GIVEN REQUEST A: List every line of the records below that contains the string "Target".

SOURCE TEXT:
———
Source code for ufp.training.engine

"""
Training and evaluation loops for UFP models.

This module runs epoch-level optimization over ASE-backed dataloaders while
reusing the same compute path as inference.
"""

from __future__ import annotations

import warnings
from typing import Iterable, Optional

import torch
from torch.utils.data import DataLoader, Subset

from ufp.core.potential import UFPotential
from ufp.neighbors._neighbors import NeighborListBackend
from ufp.terms._twobody_shape import TwoBodySplineShapePenalty
from ufp.terms._twobody_wall import TwoBodyCriticalWallPenalty
from ufp.training._losses import (
    _compute_batch_loss,
    _twobody_shape_penalty_loss,
    _twobody_wall_penalty_loss,
)
from ufp.training._metrics import (
    EpochMetrics,
    LossWeights,
    TrainingHistory,
    _EpochAccumulator,
)
from ufp.training.batch import ASEAtomsBatch
from ufp.training.dataset import ASEAtomsDataset


BatchLoader = DataLoader | Iterable[ASEAtomsBatch]


def _unwrap_ase_dataset(loader: BatchLoader) -> Optional[ASEAtomsDataset]:
    """Return the underlying ``ASEAtomsDataset`` even when the loader wraps subsets."""
    dataset = getattr(loader, "dataset", None)
    while isinstance(dataset, Subset):
        dataset = dataset.dataset
    if isinstance(dataset, ASEAtomsDataset):
        return dataset
    return None


def _warm_loader_caches(
    model: UFPotential,
    loader: BatchLoader,
    *,
    neighbor_backend: Optional[str | NeighborListBackend],
) -> None:
    """Warm tensorized-sample and neighbor-list caches before loader iteration."""
    dataset = _unwrap_ase_dataset(loader)
    if dataset is None:
        return

    dataset.cache_tensorized_samples()
    if model.cutoff is None:
        return

    resolved_backend = (
        model.neighbor_backend
        if neighbor_backend is None
        else NeighborListBackend(neighbor_backend)
    )
    dataset.cache_neighbor_lists(
        cutoff=model.cutoff,
        backend=resolved_backend,
    )


def _iter_with_progress(
    loader: BatchLoader,
    *,
    enabled: bool,
    description: str,
):
    """Wrap one loader in tqdm when requested and available."""
    if not enabled:
        return loader

    try:
        from tqdm.auto import tqdm
    except ImportError:
        return loader

    total = len(loader) if hasattr(loader, "__len__") else None  # type: ignore[arg-type]
    return tqdm(
        loader,
        total=total,
        desc=description,
        leave=True,
    )
———
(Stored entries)

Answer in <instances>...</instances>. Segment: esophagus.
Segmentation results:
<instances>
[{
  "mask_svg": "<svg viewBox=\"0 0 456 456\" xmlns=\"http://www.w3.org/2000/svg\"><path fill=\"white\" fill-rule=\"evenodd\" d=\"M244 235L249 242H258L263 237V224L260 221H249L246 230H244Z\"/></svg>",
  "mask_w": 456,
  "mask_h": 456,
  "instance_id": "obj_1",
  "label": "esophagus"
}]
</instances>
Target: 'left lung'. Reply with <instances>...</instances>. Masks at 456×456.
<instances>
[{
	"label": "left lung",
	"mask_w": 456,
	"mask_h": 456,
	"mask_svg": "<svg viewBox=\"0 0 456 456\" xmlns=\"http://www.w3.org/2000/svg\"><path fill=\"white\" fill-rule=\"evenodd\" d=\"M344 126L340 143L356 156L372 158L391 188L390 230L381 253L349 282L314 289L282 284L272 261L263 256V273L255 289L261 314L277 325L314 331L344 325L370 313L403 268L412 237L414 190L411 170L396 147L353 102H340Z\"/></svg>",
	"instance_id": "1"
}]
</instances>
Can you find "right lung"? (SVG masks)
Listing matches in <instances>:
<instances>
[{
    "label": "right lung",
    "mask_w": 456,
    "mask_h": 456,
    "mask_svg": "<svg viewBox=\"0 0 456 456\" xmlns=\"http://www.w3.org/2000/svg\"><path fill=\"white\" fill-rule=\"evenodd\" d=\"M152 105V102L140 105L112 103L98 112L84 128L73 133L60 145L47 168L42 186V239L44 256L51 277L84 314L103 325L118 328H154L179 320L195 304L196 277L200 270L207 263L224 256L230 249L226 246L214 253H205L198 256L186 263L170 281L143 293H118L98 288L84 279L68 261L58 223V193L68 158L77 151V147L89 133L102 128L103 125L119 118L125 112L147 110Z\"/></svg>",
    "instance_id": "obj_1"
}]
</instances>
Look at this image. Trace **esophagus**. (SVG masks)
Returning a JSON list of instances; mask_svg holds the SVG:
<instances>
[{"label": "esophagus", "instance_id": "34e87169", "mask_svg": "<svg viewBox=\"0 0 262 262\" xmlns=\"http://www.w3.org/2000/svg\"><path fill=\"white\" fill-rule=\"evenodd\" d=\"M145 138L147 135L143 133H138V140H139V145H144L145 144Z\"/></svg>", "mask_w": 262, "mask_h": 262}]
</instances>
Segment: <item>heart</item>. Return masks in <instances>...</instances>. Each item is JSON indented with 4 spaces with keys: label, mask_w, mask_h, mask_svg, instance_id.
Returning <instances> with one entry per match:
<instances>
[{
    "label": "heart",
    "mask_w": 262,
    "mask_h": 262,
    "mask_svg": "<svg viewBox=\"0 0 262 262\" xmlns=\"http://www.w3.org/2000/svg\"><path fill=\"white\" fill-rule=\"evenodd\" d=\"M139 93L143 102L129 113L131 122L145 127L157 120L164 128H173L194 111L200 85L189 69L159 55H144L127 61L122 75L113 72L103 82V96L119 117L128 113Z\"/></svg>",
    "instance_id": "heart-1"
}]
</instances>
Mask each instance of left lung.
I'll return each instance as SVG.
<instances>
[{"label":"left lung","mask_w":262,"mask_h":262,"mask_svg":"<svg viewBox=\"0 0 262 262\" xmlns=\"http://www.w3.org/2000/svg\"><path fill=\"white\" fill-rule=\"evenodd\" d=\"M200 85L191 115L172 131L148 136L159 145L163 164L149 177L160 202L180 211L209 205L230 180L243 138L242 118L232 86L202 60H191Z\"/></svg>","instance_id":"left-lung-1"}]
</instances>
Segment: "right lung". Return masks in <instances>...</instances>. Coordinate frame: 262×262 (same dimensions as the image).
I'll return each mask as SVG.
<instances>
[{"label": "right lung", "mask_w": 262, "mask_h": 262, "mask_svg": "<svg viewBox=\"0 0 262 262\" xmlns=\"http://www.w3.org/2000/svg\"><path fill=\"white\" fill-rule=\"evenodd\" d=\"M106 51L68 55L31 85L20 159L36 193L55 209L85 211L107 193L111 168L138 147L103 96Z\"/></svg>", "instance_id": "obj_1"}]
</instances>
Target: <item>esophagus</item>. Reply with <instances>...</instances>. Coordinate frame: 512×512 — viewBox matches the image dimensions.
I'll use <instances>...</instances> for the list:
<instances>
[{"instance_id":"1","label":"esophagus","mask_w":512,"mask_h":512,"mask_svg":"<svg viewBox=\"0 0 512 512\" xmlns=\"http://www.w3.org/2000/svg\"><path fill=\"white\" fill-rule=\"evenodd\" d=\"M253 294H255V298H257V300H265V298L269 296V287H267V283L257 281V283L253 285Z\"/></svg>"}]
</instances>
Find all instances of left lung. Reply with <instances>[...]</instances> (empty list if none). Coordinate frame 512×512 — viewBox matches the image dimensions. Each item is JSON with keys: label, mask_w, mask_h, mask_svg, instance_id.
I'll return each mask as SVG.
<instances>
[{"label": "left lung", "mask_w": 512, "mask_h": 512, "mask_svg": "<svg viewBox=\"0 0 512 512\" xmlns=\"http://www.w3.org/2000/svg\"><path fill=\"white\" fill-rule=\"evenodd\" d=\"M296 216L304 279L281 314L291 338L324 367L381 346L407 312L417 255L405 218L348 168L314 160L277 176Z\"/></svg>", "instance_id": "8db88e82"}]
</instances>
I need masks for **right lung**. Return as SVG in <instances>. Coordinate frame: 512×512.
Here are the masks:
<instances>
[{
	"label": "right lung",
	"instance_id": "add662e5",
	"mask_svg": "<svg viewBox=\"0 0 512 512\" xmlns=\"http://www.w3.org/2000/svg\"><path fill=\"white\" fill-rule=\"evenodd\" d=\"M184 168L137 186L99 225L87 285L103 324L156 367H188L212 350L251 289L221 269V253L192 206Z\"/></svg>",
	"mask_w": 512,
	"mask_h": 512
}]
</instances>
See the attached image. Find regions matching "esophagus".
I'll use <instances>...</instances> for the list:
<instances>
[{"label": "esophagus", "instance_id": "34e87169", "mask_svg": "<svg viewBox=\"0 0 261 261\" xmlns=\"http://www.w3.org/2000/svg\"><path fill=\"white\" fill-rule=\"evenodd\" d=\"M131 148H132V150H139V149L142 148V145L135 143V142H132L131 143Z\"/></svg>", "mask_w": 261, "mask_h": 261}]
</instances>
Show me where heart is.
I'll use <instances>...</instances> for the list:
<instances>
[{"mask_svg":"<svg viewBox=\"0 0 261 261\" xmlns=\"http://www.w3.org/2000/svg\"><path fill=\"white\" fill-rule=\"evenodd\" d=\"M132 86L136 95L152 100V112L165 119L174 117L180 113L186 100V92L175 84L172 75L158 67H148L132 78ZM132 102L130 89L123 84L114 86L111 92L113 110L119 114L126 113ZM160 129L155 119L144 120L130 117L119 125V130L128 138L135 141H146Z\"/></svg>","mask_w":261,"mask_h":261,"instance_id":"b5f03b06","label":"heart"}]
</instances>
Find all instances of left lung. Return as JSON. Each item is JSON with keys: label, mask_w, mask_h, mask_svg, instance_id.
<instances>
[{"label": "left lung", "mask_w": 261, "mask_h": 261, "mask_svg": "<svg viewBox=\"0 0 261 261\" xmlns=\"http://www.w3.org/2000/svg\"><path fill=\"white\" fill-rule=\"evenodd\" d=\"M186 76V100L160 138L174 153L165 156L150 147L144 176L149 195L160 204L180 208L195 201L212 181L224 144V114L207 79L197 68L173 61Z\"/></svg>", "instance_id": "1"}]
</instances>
———
GIVEN REQUEST B: Continue the UFP training-engine source code above, starting after its last line.

TASK RESPONSE A:
Target: 'left lung'. Reply with <instances>...</instances>. Masks at 456×456.
Target: <item>esophagus</item>. Reply with <instances>...</instances>. Coordinate frame: 512×512 — viewBox matches the image dimensions.

TASK RESPONSE B:
def _run_epoch(
    model: UFPotential,
    loader: BatchLoader,
    *,
    split: str,
    optimizer: Optional[torch.optim.Optimizer],
    dtype: torch.dtype,
    device: Optional[torch.device],
    neighbor_backend: Optional[str | NeighborListBackend],
    loss_weights: Optional[LossWeights],
    twobody_shape_penalty: TwoBodySplineShapePenalty | None,
    twobody_wall_penalty: TwoBodyCriticalWallPenalty | None,
    max_grad_norm: Optional[float],
    progress: bool,
    progress_description: str,
) -> EpochMetrics:
    """Drive one pass over a dataloader and return aggregated metrics for that split."""
    is_training = optimizer is not None
    if is_training:
        model.train()
    else:
        model.eval()

    accumulator = _EpochAccumulator(
        split=split,
        requested_loss_weights=loss_weights,
    )
    _warm_loader_caches(
        model,
        loader,
        neighbor_backend=neighbor_backend,
    )

    for batch in _iter_with_progress(
        loader,
        enabled=progress,
        description=progress_description,
    ):
        if not isinstance(batch, ASEAtomsBatch):
            raise TypeError(
                "training dataloaders must use `ase_atoms_collate_fn` or "
                "`build_ase_dataloader`"
            )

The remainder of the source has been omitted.